▶ **EXERCISE A**: From the classification in the Distantiella text, list every taxon named from the order down to the genus.
▶ **EXERCISE B**: In the text on Distantiella, who is the genus named after?
▶ **EXERCISE C**: Carry on the text on the bug genus Distantiella from its final line.

Distantiella

Scientific classification
- Domain: Eukaryota
- Kingdom: Animalia
- Phylum: Arthropoda
- Class: Insecta
- Order: Hemiptera
- Suborder: Heteroptera
- Family: Miridae
- Subfamily: Bryocorinae
- Tribe: Dicyphini
- Subtribe: Odoniellina
- Genus: Distantiella China, 1944

= Distantiella =

Genus of true bugs

Distantiella is a genus of African bugs, of the family Miridae or "capsids", named after William Lucas Distant. This genus is placed in the subtribe Odoniellina: which has been included in tribes Dicyphini or Monaloniini.

==Species==
The Global Biodiversity Information Facility lists:
1. Distantiella collarti (Schouteden, 1935)
2. Distantiella theobroma (Distant, 1909) - type species (as Sahlbergella theobroma Distant)

▶ **DATA SHOWN**:
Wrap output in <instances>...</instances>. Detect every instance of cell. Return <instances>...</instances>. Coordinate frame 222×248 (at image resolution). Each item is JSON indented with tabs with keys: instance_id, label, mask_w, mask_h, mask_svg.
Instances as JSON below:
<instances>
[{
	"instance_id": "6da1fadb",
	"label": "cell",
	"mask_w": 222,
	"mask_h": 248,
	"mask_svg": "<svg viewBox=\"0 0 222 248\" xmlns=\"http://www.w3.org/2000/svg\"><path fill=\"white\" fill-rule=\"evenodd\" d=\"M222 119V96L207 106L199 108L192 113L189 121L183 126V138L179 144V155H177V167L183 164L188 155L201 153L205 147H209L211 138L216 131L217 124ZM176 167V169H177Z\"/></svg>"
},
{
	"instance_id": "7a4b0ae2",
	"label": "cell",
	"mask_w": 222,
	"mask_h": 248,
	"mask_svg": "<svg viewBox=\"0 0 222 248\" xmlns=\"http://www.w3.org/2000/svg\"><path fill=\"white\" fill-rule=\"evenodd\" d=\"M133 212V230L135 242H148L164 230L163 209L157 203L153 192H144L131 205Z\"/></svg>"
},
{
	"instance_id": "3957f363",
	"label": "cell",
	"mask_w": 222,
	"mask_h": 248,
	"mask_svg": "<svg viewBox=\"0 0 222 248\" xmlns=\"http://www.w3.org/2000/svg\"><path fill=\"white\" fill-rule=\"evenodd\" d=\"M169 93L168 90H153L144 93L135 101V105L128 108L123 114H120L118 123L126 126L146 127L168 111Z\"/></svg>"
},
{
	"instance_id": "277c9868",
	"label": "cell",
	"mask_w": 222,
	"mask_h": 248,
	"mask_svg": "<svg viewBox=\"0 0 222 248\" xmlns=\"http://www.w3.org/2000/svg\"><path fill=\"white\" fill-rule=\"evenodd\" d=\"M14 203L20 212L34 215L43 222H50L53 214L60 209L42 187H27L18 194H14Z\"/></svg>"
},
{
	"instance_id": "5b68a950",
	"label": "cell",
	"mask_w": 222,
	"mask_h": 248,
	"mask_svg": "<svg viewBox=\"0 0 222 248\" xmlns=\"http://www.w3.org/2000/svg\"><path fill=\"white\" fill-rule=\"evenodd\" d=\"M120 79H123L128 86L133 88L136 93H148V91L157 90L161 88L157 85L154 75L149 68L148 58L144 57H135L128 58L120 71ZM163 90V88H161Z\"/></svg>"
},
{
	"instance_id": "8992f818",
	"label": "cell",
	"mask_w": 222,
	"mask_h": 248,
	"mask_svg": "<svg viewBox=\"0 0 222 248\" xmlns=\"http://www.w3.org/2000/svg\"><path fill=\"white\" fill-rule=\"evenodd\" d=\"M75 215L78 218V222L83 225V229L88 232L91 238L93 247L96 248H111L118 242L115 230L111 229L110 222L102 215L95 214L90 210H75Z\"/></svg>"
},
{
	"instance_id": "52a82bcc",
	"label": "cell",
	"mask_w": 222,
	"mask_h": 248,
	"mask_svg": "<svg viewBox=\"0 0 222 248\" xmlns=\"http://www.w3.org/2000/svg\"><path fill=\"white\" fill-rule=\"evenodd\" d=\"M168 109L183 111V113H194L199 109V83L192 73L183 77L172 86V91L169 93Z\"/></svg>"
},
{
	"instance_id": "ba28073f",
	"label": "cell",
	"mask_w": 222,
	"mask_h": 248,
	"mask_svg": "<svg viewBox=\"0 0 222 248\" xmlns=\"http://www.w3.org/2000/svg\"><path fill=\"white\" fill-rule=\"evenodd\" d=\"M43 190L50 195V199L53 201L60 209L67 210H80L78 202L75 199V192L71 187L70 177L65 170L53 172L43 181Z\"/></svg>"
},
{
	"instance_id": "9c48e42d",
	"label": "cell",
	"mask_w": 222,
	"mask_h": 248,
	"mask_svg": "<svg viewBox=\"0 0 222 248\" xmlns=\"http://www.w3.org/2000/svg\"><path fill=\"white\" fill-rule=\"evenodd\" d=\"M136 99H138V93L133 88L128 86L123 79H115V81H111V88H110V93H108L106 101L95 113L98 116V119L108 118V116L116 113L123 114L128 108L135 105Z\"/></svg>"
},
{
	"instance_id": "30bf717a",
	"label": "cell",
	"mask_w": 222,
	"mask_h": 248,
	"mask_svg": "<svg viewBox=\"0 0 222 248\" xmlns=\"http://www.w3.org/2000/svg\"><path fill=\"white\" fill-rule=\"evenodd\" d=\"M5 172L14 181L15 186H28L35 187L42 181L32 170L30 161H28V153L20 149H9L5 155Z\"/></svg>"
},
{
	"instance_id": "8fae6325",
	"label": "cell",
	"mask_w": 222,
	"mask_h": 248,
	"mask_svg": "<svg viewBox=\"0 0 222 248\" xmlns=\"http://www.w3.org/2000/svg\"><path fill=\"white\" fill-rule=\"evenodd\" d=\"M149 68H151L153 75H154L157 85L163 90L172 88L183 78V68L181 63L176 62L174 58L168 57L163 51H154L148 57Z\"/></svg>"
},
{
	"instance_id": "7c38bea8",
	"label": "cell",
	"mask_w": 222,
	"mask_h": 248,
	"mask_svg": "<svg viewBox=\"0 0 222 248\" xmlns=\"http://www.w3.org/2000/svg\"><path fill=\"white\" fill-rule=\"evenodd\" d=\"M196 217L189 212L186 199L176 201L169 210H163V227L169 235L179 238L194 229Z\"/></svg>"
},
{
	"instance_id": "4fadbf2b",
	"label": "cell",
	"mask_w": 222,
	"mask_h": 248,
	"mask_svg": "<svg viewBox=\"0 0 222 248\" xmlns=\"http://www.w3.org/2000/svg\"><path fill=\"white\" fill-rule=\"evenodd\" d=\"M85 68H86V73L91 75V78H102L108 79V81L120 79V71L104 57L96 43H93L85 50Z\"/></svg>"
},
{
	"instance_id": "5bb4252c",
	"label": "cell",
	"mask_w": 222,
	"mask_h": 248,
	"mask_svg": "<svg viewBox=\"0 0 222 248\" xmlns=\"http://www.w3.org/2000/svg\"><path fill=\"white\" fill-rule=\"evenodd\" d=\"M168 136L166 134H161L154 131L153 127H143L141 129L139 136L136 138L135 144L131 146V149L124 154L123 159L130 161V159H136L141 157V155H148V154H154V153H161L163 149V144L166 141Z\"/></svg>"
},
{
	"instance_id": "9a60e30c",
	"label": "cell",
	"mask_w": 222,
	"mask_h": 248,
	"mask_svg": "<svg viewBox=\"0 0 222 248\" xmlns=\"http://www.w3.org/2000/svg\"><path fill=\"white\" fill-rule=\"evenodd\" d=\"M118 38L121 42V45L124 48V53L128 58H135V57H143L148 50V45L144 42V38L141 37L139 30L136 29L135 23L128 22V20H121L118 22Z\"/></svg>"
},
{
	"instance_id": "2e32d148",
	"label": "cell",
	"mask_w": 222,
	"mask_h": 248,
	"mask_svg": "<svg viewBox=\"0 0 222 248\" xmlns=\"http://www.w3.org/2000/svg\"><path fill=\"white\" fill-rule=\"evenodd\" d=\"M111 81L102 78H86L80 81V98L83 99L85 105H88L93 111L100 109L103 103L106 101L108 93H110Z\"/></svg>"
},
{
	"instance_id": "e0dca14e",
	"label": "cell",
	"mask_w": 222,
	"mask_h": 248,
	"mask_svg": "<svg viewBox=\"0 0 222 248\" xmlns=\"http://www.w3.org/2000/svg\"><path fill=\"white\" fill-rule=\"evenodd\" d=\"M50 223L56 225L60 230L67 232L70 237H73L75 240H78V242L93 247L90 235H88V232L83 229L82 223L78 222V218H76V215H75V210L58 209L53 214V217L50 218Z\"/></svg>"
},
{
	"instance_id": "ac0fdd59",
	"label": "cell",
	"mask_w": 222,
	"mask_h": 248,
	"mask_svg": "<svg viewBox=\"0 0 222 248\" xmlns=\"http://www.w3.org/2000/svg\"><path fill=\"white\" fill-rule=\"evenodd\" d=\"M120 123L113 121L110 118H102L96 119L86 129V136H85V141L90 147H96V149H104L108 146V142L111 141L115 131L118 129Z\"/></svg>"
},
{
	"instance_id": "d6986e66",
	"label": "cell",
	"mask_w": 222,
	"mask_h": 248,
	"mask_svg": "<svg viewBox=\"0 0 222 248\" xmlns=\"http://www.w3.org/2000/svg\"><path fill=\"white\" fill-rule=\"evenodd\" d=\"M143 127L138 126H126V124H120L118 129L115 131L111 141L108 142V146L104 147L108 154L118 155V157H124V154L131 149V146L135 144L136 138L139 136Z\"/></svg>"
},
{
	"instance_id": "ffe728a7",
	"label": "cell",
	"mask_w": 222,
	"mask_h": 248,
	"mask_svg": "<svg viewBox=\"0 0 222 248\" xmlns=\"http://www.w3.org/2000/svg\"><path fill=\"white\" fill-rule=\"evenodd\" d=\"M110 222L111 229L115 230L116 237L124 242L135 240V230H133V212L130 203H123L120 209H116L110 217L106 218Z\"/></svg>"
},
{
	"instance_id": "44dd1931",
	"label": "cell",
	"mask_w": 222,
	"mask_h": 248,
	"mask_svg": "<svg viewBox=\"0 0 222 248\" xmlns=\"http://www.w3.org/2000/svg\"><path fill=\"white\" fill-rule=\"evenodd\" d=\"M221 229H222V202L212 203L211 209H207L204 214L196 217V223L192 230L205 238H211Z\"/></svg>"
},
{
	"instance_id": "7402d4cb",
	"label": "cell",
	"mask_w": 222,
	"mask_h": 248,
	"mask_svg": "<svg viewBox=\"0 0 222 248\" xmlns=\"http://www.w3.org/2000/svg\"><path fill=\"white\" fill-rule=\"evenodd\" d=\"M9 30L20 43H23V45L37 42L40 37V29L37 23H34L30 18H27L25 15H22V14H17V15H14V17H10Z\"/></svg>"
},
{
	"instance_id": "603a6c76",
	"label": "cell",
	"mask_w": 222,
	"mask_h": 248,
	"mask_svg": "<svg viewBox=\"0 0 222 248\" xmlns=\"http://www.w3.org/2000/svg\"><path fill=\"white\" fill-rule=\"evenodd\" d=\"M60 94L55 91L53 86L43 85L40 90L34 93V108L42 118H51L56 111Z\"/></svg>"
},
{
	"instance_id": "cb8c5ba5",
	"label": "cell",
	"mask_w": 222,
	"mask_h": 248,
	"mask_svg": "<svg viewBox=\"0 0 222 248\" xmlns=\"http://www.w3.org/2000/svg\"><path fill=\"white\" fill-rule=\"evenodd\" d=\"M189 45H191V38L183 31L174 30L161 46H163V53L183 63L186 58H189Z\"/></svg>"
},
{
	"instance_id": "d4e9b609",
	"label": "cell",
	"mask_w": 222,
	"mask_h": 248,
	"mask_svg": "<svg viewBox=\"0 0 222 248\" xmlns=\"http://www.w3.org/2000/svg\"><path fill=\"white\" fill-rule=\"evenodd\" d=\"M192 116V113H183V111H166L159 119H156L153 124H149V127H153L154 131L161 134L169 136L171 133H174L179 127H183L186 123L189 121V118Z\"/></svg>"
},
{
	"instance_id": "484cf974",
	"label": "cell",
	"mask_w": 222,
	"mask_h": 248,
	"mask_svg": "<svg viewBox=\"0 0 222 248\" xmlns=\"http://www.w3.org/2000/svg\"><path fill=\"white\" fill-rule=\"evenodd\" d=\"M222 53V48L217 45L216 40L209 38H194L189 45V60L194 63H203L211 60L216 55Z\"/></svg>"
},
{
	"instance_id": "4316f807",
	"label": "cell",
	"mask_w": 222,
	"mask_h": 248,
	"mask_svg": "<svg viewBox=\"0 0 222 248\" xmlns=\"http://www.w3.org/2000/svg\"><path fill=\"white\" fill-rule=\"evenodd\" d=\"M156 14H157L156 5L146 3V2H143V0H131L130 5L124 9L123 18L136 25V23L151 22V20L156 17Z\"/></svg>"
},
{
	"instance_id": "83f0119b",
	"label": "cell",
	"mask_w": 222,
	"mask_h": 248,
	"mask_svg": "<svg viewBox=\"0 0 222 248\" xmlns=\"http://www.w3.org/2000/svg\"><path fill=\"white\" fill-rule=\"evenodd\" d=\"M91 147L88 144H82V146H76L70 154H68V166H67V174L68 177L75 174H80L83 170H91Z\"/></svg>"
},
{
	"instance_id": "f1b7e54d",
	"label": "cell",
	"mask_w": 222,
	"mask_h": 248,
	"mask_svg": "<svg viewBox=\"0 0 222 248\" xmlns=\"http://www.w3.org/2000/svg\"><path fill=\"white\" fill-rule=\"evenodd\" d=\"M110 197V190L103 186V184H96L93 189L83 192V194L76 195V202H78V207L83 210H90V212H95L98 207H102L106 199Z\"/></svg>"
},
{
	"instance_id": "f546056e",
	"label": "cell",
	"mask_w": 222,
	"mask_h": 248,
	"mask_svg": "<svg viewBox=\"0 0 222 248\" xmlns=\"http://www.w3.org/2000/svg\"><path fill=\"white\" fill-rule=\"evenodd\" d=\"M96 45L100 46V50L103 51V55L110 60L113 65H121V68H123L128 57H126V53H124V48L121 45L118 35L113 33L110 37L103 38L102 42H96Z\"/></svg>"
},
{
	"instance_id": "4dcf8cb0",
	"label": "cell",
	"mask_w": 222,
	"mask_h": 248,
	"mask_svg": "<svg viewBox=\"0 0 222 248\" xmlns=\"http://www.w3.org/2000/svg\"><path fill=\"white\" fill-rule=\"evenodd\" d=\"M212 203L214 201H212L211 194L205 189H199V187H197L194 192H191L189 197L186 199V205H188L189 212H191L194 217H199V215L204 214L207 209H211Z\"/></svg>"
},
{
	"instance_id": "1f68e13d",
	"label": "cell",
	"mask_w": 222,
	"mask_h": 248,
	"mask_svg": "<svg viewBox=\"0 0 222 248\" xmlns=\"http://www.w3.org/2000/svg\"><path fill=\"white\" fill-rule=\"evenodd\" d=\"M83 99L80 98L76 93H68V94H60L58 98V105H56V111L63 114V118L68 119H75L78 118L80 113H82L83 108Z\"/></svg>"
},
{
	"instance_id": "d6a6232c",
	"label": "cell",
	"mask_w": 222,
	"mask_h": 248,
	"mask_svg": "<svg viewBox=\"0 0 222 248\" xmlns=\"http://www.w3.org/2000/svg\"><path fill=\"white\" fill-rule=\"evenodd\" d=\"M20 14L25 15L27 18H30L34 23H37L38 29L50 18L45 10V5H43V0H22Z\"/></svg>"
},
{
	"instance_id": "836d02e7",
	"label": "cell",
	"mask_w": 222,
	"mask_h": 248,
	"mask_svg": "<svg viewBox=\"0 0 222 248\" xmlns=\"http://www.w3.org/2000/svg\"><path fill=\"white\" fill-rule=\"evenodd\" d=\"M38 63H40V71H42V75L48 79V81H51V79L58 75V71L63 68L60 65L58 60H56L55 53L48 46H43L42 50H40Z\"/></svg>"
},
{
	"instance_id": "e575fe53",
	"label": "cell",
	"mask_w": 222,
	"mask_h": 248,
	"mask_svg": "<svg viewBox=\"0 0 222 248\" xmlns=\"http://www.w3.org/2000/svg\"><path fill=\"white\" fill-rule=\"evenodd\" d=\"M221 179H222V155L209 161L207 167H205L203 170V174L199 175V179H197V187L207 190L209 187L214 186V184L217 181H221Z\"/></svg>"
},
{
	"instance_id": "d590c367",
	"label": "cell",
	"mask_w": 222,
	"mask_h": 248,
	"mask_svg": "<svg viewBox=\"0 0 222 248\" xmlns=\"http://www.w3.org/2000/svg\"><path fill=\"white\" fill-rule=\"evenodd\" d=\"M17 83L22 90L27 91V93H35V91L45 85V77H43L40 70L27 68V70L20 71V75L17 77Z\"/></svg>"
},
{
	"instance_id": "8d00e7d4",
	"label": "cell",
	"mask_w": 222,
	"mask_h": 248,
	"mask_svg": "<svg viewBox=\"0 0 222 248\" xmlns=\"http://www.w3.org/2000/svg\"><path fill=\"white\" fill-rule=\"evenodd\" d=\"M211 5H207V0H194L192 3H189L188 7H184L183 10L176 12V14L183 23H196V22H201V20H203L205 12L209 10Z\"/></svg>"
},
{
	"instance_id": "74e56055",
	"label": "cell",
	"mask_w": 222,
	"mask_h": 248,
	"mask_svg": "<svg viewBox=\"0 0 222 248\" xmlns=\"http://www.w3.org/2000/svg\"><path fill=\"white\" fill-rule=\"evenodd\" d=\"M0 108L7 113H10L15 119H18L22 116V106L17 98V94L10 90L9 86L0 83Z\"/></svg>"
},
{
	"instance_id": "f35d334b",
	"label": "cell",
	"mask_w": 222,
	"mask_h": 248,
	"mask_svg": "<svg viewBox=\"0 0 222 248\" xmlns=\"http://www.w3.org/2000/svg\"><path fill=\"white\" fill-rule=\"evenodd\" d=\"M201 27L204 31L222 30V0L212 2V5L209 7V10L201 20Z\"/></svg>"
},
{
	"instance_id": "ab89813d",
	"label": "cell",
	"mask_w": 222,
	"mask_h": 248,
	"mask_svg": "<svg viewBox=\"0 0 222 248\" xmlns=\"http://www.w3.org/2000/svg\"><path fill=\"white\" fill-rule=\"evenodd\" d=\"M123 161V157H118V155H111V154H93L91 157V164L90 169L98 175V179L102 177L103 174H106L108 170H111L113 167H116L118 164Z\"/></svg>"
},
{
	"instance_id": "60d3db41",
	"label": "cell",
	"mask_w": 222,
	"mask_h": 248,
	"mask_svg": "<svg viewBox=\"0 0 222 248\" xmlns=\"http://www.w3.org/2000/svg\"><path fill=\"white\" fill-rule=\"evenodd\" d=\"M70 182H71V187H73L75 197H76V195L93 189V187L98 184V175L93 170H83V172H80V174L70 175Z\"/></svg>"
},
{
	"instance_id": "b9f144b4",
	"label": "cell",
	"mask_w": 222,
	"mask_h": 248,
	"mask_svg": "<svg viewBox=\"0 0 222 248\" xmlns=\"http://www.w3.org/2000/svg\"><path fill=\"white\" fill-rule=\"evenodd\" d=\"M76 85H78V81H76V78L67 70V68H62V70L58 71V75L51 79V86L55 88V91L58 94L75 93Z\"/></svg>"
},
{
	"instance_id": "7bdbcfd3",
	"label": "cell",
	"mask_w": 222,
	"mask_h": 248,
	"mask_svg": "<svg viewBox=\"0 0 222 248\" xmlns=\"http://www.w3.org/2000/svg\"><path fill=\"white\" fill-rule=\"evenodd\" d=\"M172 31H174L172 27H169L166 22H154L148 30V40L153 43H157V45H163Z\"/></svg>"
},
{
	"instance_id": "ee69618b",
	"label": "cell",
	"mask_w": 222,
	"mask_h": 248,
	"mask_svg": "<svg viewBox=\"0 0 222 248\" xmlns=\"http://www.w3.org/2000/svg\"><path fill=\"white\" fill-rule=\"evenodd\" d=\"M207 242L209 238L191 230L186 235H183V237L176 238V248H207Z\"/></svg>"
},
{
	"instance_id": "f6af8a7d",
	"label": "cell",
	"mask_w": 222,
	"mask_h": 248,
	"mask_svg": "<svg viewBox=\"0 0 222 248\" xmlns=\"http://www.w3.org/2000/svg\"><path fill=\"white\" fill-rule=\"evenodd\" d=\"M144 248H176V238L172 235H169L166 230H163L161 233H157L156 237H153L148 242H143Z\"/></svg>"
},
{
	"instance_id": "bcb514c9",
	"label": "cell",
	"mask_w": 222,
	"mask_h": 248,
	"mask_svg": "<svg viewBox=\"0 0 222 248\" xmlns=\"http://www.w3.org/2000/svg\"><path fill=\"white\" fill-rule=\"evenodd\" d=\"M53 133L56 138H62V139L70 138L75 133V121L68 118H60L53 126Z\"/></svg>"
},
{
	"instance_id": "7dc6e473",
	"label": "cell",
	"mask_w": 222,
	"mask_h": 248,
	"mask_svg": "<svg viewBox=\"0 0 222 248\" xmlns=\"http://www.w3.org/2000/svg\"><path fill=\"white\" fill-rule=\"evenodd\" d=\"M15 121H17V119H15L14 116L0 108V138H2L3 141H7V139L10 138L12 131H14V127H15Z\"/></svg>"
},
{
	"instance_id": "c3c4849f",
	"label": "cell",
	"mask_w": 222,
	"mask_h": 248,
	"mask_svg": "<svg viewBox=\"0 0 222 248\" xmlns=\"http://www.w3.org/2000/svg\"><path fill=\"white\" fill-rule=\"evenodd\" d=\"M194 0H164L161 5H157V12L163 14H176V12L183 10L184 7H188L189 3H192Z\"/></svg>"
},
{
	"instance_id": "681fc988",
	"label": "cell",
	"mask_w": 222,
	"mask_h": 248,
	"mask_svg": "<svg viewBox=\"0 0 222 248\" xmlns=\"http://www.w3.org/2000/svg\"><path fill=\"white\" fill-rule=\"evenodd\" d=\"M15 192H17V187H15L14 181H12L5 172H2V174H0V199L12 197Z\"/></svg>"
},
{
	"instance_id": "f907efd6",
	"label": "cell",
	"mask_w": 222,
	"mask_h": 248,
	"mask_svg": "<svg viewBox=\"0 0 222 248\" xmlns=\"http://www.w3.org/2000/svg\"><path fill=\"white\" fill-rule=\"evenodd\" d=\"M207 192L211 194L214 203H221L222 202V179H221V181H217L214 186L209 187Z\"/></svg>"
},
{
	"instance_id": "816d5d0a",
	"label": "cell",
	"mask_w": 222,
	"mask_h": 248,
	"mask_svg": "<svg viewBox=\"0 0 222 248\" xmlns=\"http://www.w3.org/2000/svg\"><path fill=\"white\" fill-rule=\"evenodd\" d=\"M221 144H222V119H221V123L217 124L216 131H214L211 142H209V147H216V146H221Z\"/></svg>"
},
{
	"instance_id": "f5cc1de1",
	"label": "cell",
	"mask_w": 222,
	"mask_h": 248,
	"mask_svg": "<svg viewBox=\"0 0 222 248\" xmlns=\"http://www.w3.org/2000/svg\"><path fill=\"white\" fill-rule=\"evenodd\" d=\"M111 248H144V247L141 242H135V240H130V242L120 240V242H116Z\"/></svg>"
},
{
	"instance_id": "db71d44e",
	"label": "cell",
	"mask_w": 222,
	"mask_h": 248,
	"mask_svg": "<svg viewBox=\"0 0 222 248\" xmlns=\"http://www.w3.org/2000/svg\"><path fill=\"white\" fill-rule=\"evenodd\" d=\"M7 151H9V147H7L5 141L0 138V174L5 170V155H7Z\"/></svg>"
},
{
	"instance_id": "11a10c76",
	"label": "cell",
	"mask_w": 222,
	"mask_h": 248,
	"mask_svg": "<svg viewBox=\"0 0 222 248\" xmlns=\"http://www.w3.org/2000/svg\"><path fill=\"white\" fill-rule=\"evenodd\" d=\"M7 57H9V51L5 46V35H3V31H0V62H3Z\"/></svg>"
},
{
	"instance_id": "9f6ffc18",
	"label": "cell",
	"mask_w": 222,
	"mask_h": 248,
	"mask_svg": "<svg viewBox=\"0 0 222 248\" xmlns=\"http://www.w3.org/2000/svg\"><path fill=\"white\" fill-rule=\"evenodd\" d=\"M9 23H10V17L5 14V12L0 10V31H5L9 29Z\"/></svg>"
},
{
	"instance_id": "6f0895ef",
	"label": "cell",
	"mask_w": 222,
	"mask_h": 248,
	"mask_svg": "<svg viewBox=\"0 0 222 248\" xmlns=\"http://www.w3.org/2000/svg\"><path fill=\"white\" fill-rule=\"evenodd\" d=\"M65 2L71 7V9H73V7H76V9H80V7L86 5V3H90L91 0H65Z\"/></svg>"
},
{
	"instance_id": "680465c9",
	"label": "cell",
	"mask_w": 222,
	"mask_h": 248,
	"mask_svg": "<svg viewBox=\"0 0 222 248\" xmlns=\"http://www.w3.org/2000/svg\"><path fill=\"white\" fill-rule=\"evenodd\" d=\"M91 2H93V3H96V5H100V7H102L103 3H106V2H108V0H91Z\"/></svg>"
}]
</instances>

▶ **EXPECTED ANSWER A**: Hemiptera, Heteroptera, Miridae, Bryocorinae, Dicyphini, Odoniellina, Distantiella

▶ **EXPECTED ANSWER B**: William Lucas Distant.

▶ **EXPECTED ANSWER C**:
==Description, distribution and importance==
The two species of Distantiella are very similar to each other externally and the genus is most similar to Sahlbergella: the latter genus differs in hind tibia with "regular" setation as opposed to dense setation in Distantiella.

Both species are distributed in tropical Africa and their host plants are known to include various species of Malvaceae and Citrus. D. theobroma is a major insect pest of cacao, causing damage similar to Sahlbergella singularis in tropical Africa and Helopeltis spp. in SE Asia.